> [Your goal]: Reproduce the rows below, substituting "arena seat" for each occurrence of "stadium seat" and leaving all other text unchanged.

----- Data supplied -----

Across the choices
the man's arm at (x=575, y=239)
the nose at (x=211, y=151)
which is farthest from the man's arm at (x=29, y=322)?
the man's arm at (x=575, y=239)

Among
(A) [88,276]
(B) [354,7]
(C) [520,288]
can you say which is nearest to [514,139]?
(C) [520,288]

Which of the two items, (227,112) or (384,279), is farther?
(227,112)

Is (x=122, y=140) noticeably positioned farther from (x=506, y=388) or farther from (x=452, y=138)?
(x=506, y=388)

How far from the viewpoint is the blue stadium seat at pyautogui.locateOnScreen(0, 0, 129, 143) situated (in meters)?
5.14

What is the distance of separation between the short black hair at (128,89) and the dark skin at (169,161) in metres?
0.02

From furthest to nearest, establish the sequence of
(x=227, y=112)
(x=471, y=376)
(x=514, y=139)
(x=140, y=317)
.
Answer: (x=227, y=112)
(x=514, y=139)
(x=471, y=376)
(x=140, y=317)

-----

> [Problem solution]:
Across the choices
the man's arm at (x=575, y=239)
the nose at (x=211, y=151)
which is farthest from the man's arm at (x=29, y=322)?
the man's arm at (x=575, y=239)

Among
(A) [88,276]
(B) [354,7]
(C) [520,288]
can you say which is nearest to [514,139]?
(C) [520,288]

Which of the two items, (227,112) or (384,279), is farther?
(227,112)

Is (x=122, y=140) noticeably positioned farther from (x=506, y=388) or farther from (x=452, y=138)?
(x=506, y=388)

How far from the viewpoint is the blue arena seat at pyautogui.locateOnScreen(0, 0, 129, 143) situated (in meters)?
5.14

What is the distance of separation between the short black hair at (128,89) and the dark skin at (169,161) in metres?
0.02

From furthest to nearest, establish the sequence of
(x=227, y=112)
(x=471, y=376)
(x=514, y=139)
(x=140, y=317)
.
Answer: (x=227, y=112)
(x=514, y=139)
(x=471, y=376)
(x=140, y=317)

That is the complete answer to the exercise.